## What you are asked to do
Lay out the lines from the one containing "Of the point" through the end of the records, inclusive, as a Markdown table with the columns "Row" and "Line", omitting blank lines. Include only those lines.

Records from a collection:
================

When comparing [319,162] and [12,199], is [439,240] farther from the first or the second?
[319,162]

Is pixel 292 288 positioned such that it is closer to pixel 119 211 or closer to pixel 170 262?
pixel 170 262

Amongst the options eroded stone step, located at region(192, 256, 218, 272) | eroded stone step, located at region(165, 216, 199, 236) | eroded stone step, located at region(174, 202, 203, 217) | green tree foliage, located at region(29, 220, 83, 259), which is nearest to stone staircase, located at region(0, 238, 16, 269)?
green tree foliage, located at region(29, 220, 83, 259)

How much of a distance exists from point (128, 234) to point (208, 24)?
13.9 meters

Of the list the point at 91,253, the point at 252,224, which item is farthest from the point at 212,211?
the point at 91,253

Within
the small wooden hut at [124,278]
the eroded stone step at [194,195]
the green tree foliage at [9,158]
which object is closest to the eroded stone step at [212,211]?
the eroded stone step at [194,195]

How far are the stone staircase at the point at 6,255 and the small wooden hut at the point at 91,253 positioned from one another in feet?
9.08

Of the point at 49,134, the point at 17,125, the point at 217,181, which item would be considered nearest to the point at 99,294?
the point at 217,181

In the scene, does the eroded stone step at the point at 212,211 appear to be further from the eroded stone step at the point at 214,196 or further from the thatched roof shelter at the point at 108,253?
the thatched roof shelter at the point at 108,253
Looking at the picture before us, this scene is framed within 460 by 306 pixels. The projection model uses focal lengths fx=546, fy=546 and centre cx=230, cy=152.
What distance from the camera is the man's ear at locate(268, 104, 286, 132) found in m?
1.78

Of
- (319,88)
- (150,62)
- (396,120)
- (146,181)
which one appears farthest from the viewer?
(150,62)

================

## Exercise answer
| Row | Line |
|---|---|
| 1 | Of the point at 49,134, the point at 17,125, the point at 217,181, which item would be considered nearest to the point at 99,294? |
| 2 | the point at 217,181 |
| 3 | In the scene, does the eroded stone step at the point at 212,211 appear to be further from the eroded stone step at the point at 214,196 or further from the thatched roof shelter at the point at 108,253? |
| 4 | the thatched roof shelter at the point at 108,253 |
| 5 | Looking at the picture before us, this scene is framed within 460 by 306 pixels. The projection model uses focal lengths fx=546, fy=546 and centre cx=230, cy=152. |
| 6 | What distance from the camera is the man's ear at locate(268, 104, 286, 132) found in m? |
| 7 | 1.78 |
| 8 | Of |
| 9 | - (319,88) |
| 10 | - (150,62) |
| 11 | - (396,120) |
| 12 | - (146,181) |
| 13 | which one appears farthest from the viewer? |
| 14 | (150,62) |